Marvel Enterprises 12% Senior Notes due 6/15/09 are trading in the mid-to-high 60s which is a current yield of about 18% and an over 20% YTM. We think that this is a "money good" piece of paper that has very good risk-return characteristics.

Proforma for a financial reengineering transaction (described below), the capital structure as of 9/30/01 is as follows:
Bank Debt $23mm
Contingent liabilities $12mm
Cash $15mm
Senior notes $156mm (principal)

Taking the debt ahead at par, we value the company through the Senior Notes tranche of the capital structure at approximately $125mm.

BUSINESS - there are essentially 3 segments of the business
1. Licensing - the company licenses its charaters for film and television content (major characters include Spiderman, X-men, Captain America, Fantastic Four and the Hulk). This business generates about $12mm-$14mm in EBITDA per year with no attendant capex. We value this business at about $120mm, which we believe is conservative given that the average content company trades at 12x-15x EBITDA.
2. Publishing - the company sells comic books to retail outlets and direct mail. This is clearly a mature business, but cranks out another $12mm-$14mm in EBITDA per year (again almost no capex). We think this is worth about $100mm in comparing similar private market valuation metrics.
3. Toys - we hate this business. This has clearly been the problem child of the company. However, management is taking the right steps to improve operations here. The company completed a transaction with a foreign contract manufacturer that transfers the vast majority of the company's toy licenses to the foreign manufacturer in return for a variable cost margin on the business. The only toy licenses the company kept is for Lord of the Rings and Spiderman.

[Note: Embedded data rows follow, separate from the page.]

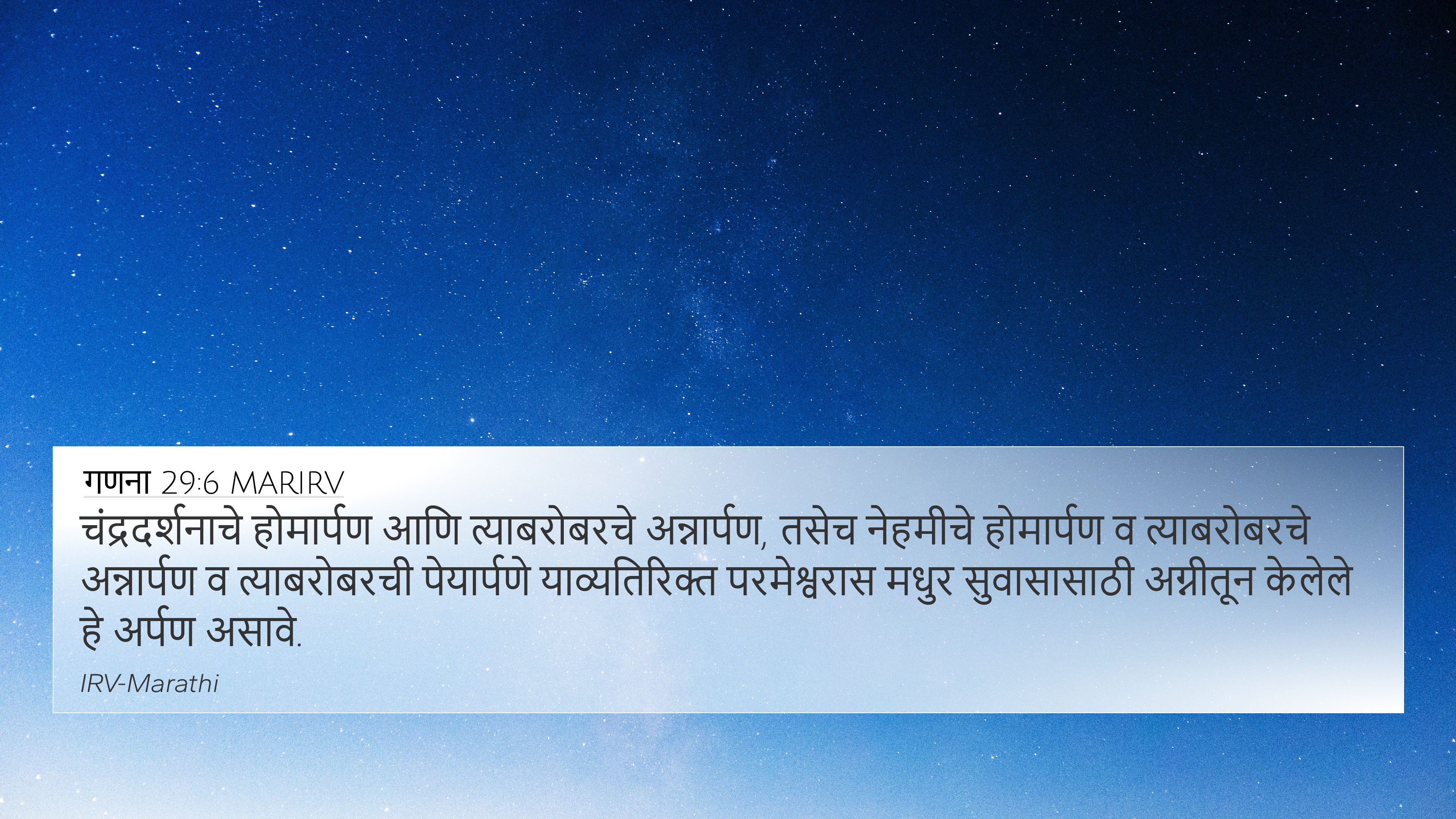 गणना 29:6 MARIRV
चंद्रदर्शनाचे होमार्पण आणि त्याबरोबरचे अन्नार्पण, तसेच नेहमीचे होमार्पण व त्याबरोबरचे अन्नार्पण व त्याबरोबरची पेयार्पणे याव्यतिरिक्त परमेश्वरास मधुर सुवासासाठी अग्नीतून केलेले हे अर्पण असावे.

IRV-Marathi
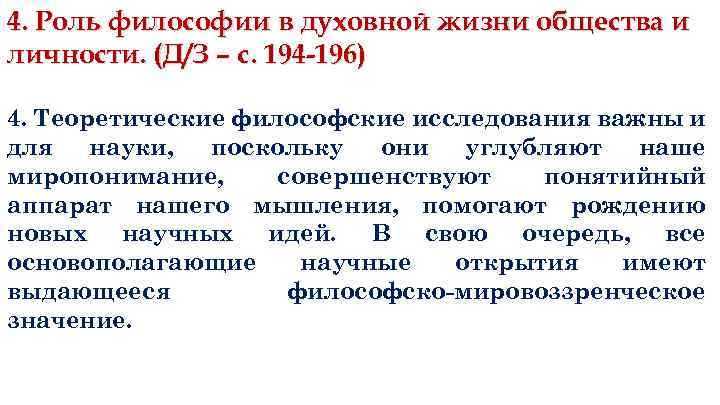 4. Роль философии в духовной жизни общества и личности. (Д/З – с. 194-196)

4. Теоретические философские исследования важны и для науки, поскольку они углубляют наше миропонимание, совершенствуют понятийный аппарат нашего мышления, помогают рождению новых научных идей. В свою очередь, все основополагающие научные открытия имеют выдающееся философско-мировоззренческое значение.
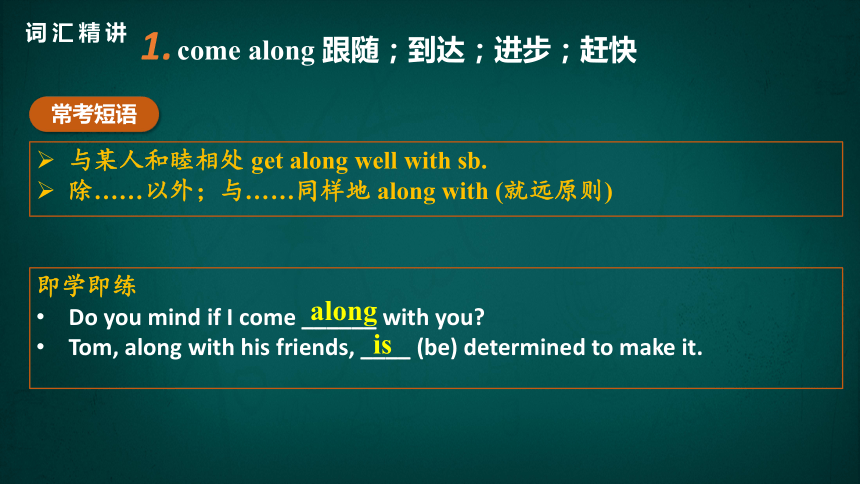 词汇精讲

1. come along 跟随；到达；进步；赶快

常考短语

➢ 与某人和睦相处 get along well with sb.
➢ 除……以外；与……同样地 along with (就远原则)

即学即练

• Do you mind if I come along with you?
• Tom, along with his friends, is (be) determined to make it.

Lord of the Rings seems to be a comercial success which augurs well for the toys and Spiderman (May '02 scheduled movie release date) should do OK. We believe the ongoing value of the toy business at least covers the cost of corporate segment expenses. Clearly, you could argue for a higher value.

FINANCIAL REENGINEERING:
In the 9/01Q, the company exchanged its Toy Biz worldwide toy action figure and accessories for all the company's characters (except for the ones mentioned about) for $39.2mm face amount of Marvel's Senior Notes for at a $20mm valuation (approx. 51 cents on $). In addition, the company retired $12.2mm face amount of the Senior Notes for $6.7mm in cash. AFTER THE QUARTER ENDED, the company got a new Senior Credit facility including a $20mm 3-year revolver and a 3-year term loan for up to $60mm. The proceeds of the term loan can only be used to purchase the 12% Senior Notes due 2009; the company signed an agreement to buy back $43mm face of the Senior Notes at 53% of face (which is where the $23mm of proforma bank debt comes from in our valuation).

RISKS:
1. Small #'s - poor estimates in EBITDA could spell trouble - although not much debt ahead, which offsets this somewhat.
2. Poor performace of upcoming movies and toys.
3. Deterioration of comic books business.
4. Management?

COMPELLING VALUE:
All told, you're paying about $125mm through the Senior Note tranche at about 5x EBITDA with a 18% current yield and 20% YTM with almost no debt ahead and an asset value of $220mm-plus. We think the risk-return characteristics are compelling.

Catalyst

further financial reengineering
capital structure essentally fixed in our opinion
hot new movies coming out
improved cash flow going forward (alluded to in the most recent bank deal).